In terms of religion, the bushmen enjoyed a sophisticated ideology that combined the natural world with the spiritual realm. This is expressed in their numerous rock paintings, which often illustrate shamanistic trance dances. In the Richtersveld, however, no cave paintings have been identified.
Instead, we find petroglyphs – engravings made by cutting into the surface of rocks with a sharp stylus or rock hammer. These enigmatic and beautiful petroglyphs depict a variety of subjects, ranging from abstract geometric patterns to more realistic depictions of animals, such as zebra and eland.
The study of these petroglyphs is still in its infancy and, sadly, many of the sites have been damaged by mining and/or careless visitors. Access to most of these sites is now restricted to prevent further damage.

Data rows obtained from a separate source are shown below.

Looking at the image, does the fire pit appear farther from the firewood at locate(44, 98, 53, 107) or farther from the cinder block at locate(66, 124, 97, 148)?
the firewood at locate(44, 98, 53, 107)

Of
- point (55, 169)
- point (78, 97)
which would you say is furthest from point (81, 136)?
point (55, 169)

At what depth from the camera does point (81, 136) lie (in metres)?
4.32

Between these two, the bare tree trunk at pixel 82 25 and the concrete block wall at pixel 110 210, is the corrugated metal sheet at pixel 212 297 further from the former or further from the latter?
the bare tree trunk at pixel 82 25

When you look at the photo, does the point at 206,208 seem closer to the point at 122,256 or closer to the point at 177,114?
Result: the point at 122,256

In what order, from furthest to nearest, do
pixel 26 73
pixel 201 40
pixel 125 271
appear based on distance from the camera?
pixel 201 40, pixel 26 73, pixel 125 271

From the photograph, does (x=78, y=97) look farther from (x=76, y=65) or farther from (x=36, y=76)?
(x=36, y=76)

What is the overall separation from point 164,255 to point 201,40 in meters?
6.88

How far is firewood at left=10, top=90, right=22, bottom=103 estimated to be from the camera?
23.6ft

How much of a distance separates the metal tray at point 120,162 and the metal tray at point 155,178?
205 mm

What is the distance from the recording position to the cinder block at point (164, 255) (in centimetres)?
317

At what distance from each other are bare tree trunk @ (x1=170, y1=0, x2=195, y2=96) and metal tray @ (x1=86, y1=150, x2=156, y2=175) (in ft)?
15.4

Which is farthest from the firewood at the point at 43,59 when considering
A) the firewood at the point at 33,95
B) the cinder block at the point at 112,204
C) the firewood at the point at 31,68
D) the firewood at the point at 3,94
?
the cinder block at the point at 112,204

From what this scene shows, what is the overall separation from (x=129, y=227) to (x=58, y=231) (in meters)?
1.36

The number of bushman living in Namaqualand and the Richtersveld would have, of necessity, been relatively low. This was, after all, a thirstland with only a few reliable water sources. The coast was a much better proposition, however, and there are a number of archaeological sites that demonstrate significant interaction between the Bushmen and marine resources such as seals and shellfish.
These coastal populations have been called ‘strandlopers’ (beach walkers) and evidence of their habitation is found at various locations along the shores of Namaqualand and, indeed, most of southern Africa.